The allegations against Vocation relate to trading in the company's shares between July and October 2014.

Vocation, a company that listed on the ASX in 2013, was a provider of vocational education, training and assessment under contract to the Victorian Department of Education and Early Childhood development.

The class action alleged Vocation's former directors, and its former auditors PricewaterhouseCoopers, had failed to disclose in 2104 that the government contract was in peril.

The company's auditor at the time, PricewaterhouseCoopers, was listed as second respondent in the action.

It was alleged that Vocation directors knew about problems with the contract as early as July 2014 but did not announce the full extent of this until October that year.

It later emerged that Vocation had to return $19.6 million in government funding and relinquished contracts with the department.

The devastating loss of revenue led to Vocation being placed into voluntary liquidation.

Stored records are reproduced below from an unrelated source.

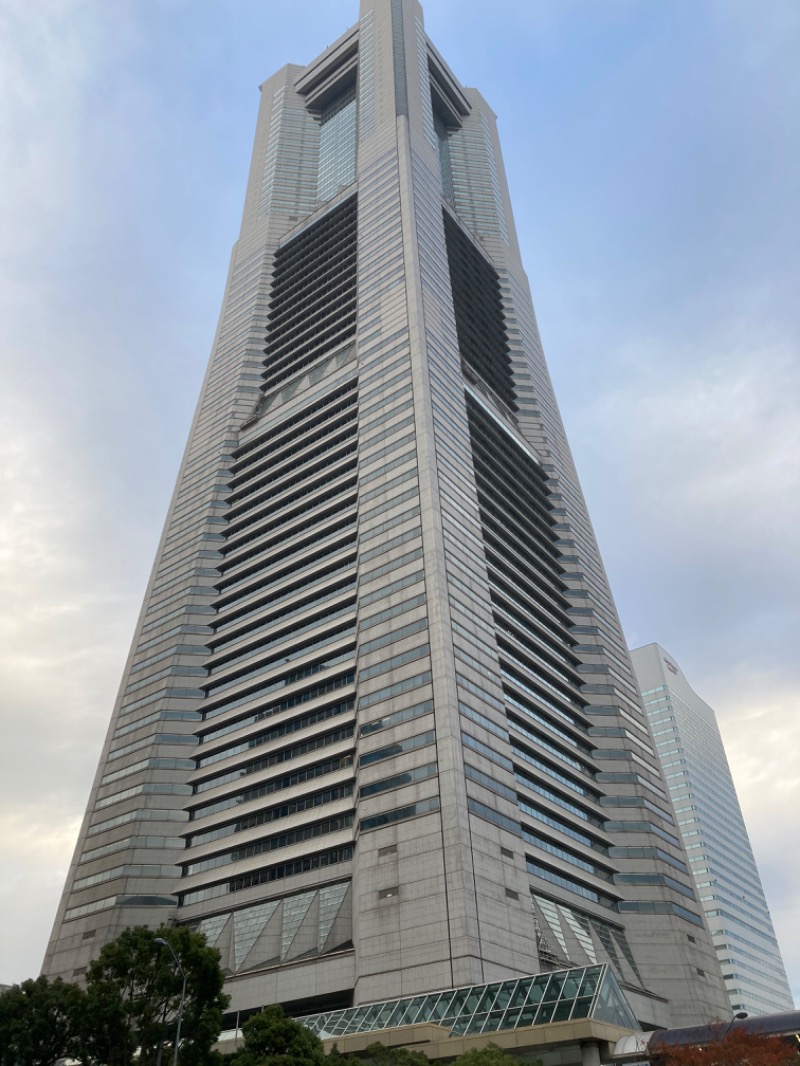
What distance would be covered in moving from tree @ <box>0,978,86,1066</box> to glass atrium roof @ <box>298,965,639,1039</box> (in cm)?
2021

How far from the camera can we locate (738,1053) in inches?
1698

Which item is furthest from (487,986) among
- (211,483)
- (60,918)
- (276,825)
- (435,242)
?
(435,242)

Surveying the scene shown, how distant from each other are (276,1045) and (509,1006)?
17.6m

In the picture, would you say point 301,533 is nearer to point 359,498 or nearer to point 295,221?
point 359,498

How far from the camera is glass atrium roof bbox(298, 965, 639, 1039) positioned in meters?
50.6

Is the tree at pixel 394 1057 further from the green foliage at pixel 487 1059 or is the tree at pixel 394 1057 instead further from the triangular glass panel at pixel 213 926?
the triangular glass panel at pixel 213 926

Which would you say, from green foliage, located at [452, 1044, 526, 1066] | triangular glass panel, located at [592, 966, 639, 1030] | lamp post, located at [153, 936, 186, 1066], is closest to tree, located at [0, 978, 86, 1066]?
lamp post, located at [153, 936, 186, 1066]

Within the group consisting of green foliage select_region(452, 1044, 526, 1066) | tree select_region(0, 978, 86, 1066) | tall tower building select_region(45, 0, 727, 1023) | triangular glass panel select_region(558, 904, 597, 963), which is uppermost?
tall tower building select_region(45, 0, 727, 1023)

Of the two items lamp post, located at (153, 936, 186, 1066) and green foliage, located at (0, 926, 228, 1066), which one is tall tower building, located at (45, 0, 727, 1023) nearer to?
green foliage, located at (0, 926, 228, 1066)

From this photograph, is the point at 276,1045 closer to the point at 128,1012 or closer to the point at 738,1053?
the point at 128,1012

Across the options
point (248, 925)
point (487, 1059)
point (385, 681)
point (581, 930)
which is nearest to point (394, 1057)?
point (487, 1059)

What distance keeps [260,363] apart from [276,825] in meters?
78.8

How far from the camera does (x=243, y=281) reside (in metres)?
154

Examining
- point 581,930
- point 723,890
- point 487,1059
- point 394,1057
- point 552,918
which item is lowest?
point 487,1059
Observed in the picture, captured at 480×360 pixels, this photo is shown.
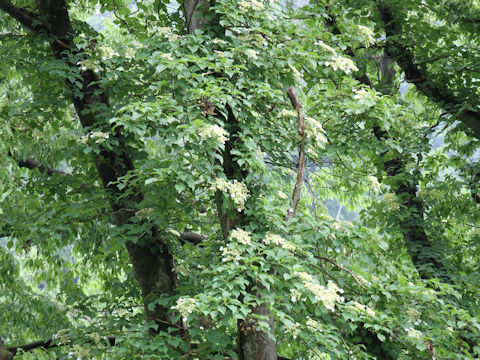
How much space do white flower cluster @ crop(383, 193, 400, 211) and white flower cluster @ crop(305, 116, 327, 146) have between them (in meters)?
2.64

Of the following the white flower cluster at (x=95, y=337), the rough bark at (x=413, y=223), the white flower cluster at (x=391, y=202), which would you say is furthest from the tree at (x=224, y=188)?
the white flower cluster at (x=391, y=202)

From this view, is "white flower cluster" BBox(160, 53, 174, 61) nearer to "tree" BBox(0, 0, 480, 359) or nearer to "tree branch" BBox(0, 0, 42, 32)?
"tree" BBox(0, 0, 480, 359)

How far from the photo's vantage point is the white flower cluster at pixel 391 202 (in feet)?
21.1

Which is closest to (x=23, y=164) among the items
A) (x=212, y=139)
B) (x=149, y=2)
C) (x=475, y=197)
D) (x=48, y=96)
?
(x=48, y=96)

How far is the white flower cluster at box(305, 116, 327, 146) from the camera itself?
3.96m

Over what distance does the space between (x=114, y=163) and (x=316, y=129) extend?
2.02m

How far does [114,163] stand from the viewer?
16.8 feet

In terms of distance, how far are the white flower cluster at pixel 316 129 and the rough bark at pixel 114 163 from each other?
1.72m

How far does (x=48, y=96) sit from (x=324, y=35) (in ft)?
8.19

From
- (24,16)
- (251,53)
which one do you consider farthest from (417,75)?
(24,16)

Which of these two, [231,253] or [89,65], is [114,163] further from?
[231,253]

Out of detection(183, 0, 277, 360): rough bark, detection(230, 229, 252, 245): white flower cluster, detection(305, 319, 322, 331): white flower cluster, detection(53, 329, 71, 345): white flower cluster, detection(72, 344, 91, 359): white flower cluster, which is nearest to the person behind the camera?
detection(230, 229, 252, 245): white flower cluster

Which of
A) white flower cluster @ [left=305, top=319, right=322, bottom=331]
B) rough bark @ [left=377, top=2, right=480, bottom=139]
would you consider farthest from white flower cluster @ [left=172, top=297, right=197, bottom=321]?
rough bark @ [left=377, top=2, right=480, bottom=139]

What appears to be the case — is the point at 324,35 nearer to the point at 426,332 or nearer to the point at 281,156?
the point at 281,156
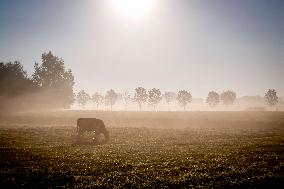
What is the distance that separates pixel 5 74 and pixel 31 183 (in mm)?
84501

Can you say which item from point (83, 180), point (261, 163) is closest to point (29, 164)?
point (83, 180)

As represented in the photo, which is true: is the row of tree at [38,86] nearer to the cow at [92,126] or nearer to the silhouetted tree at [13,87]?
the silhouetted tree at [13,87]

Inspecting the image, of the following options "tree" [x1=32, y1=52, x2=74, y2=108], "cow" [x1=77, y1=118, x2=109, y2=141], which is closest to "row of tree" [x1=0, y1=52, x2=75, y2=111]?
"tree" [x1=32, y1=52, x2=74, y2=108]

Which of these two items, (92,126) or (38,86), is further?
(38,86)

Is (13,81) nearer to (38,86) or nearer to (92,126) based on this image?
(38,86)

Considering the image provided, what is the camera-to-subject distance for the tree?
108m

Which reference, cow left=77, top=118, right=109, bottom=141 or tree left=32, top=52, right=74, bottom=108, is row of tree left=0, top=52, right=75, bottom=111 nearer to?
tree left=32, top=52, right=74, bottom=108

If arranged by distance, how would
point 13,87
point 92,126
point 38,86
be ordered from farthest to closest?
point 38,86 → point 13,87 → point 92,126

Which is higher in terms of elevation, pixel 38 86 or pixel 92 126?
pixel 38 86

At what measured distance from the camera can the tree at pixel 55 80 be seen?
107562 millimetres

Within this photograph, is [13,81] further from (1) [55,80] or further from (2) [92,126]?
(2) [92,126]

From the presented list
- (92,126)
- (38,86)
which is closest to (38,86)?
(38,86)

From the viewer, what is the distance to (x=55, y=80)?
110m

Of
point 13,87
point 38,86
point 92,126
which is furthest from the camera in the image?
point 38,86
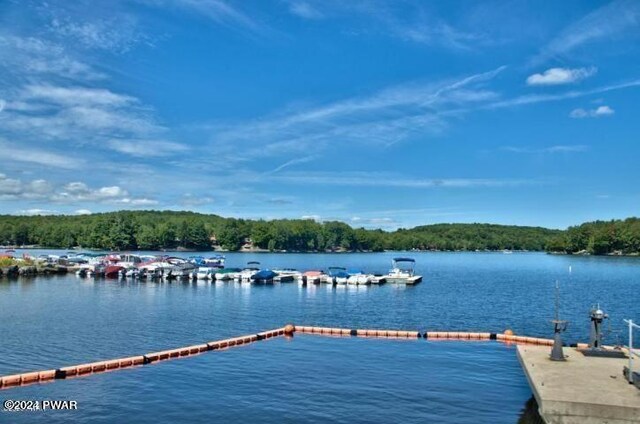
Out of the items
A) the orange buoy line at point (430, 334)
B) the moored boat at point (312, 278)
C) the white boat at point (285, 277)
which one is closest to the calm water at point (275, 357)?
the orange buoy line at point (430, 334)

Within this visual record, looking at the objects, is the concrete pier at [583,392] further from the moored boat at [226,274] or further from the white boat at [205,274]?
the white boat at [205,274]

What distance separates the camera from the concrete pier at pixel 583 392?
1532 centimetres

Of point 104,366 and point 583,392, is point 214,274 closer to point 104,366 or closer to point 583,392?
point 104,366

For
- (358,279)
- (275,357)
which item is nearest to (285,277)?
(358,279)

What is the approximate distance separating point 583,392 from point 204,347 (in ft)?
73.1

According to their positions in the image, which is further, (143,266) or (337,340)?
(143,266)

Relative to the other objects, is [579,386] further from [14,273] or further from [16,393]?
[14,273]

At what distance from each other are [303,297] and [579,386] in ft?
171

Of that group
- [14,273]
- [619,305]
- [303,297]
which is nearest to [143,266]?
[14,273]

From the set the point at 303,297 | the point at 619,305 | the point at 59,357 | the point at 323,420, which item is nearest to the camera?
the point at 323,420

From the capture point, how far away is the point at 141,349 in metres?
34.1

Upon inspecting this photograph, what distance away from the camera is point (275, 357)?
32375 millimetres

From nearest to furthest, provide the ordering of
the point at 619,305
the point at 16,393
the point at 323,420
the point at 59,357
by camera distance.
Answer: the point at 323,420 < the point at 16,393 < the point at 59,357 < the point at 619,305

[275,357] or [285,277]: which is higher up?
[285,277]
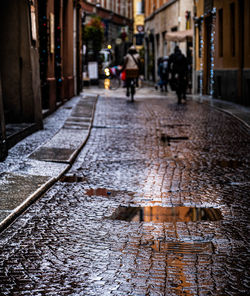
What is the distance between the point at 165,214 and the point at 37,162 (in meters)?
3.12

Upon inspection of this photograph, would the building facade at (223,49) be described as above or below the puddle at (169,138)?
above

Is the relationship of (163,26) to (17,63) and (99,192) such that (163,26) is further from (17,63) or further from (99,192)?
(99,192)

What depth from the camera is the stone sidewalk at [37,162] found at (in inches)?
259

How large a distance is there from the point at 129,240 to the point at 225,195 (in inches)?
82.5

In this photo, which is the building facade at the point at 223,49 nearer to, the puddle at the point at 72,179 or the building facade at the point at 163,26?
the building facade at the point at 163,26

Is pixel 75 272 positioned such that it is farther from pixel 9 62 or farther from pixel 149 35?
pixel 149 35

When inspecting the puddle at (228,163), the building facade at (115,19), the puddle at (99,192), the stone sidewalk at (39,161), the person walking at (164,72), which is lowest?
the puddle at (228,163)

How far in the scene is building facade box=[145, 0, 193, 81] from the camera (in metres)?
35.2

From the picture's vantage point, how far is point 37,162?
898 cm

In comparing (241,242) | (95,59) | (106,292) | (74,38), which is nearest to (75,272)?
(106,292)

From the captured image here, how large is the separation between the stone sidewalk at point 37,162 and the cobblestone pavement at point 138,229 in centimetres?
14

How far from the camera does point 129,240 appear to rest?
5297 mm

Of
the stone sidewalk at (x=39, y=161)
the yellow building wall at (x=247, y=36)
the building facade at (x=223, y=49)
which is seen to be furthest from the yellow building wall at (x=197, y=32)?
the stone sidewalk at (x=39, y=161)

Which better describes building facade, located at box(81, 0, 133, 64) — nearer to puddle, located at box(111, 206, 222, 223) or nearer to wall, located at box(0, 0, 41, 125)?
wall, located at box(0, 0, 41, 125)
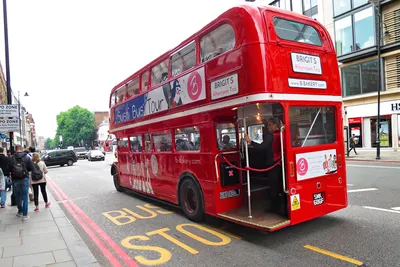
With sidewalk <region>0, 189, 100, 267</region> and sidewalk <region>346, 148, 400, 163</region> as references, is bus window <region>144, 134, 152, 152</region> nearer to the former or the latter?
sidewalk <region>0, 189, 100, 267</region>

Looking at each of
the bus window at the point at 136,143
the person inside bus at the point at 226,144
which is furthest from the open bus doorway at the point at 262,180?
the bus window at the point at 136,143

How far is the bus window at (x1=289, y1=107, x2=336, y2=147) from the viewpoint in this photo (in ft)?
17.1

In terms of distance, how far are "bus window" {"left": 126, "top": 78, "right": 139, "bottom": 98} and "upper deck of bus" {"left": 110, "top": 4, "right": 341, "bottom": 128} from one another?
3.09m

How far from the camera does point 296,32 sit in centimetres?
543

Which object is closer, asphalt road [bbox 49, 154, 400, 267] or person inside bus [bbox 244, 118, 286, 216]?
asphalt road [bbox 49, 154, 400, 267]

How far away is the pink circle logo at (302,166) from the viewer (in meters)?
5.10

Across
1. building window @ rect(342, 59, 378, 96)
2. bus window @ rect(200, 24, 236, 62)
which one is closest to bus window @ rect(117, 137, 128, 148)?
bus window @ rect(200, 24, 236, 62)

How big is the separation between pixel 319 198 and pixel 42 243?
487 centimetres

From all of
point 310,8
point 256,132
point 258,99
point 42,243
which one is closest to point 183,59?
point 256,132

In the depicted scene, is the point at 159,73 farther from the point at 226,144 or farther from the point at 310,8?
the point at 310,8

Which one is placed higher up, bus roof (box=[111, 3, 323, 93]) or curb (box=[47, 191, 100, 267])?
bus roof (box=[111, 3, 323, 93])

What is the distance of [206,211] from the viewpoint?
6.04 m

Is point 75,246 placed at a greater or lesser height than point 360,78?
lesser

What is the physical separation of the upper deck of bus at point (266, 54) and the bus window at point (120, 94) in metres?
4.55
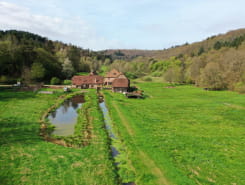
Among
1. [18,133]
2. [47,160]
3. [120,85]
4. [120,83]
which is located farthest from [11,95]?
[47,160]

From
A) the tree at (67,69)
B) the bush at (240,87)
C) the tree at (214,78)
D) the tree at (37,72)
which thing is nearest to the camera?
the bush at (240,87)

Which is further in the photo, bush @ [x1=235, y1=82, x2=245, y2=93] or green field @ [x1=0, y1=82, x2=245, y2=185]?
bush @ [x1=235, y1=82, x2=245, y2=93]

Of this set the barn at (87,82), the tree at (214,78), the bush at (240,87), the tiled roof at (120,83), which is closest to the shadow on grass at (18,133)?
the tiled roof at (120,83)

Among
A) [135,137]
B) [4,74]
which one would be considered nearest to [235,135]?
[135,137]

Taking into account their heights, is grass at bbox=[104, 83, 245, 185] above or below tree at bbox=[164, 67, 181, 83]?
below

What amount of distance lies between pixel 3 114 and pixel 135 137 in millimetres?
22341

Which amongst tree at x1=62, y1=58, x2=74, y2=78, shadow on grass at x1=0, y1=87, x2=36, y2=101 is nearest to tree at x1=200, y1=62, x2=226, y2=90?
tree at x1=62, y1=58, x2=74, y2=78

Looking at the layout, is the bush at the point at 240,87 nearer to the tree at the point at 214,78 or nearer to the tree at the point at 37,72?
the tree at the point at 214,78

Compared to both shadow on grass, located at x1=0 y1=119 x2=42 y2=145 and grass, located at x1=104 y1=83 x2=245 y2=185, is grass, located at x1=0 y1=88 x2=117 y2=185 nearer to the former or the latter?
shadow on grass, located at x1=0 y1=119 x2=42 y2=145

Slater and Gordon says the legal action alleged that PricewaterhouseCoopers was liable for misleading statements in relation to its audit of the company's financial reports in mid-2014. It says the Victorian Government's review was already under way at the time.

Vocation was also alleged to have made misleading or deceptive statements in its initial public offer documents, and that its former directors made misleading public statements about the company after it listed.

Shareholders represented by the law firms who had bought Vocation shares between 27 November 2013 and 4 December 2014 are eligible for a share in the negotiated settlement which is still subject to court approval. This is expected to occur early next year.

Slater and Gordon says hundreds of shareholders who registered for the class action will be eligible for their share of the payout.

"Often, when a company goes into liquidation, shareholders are left out in the cold," says Slater and Gordon's practice group leader Andrew Paull.

"Even if they were misled, it can be difficult for them to recover any of their losses.

"In this case, after a long and hard-fought battle, we are pleased to have been able to achieve a meaningful outcome for Vocation's former shareholders."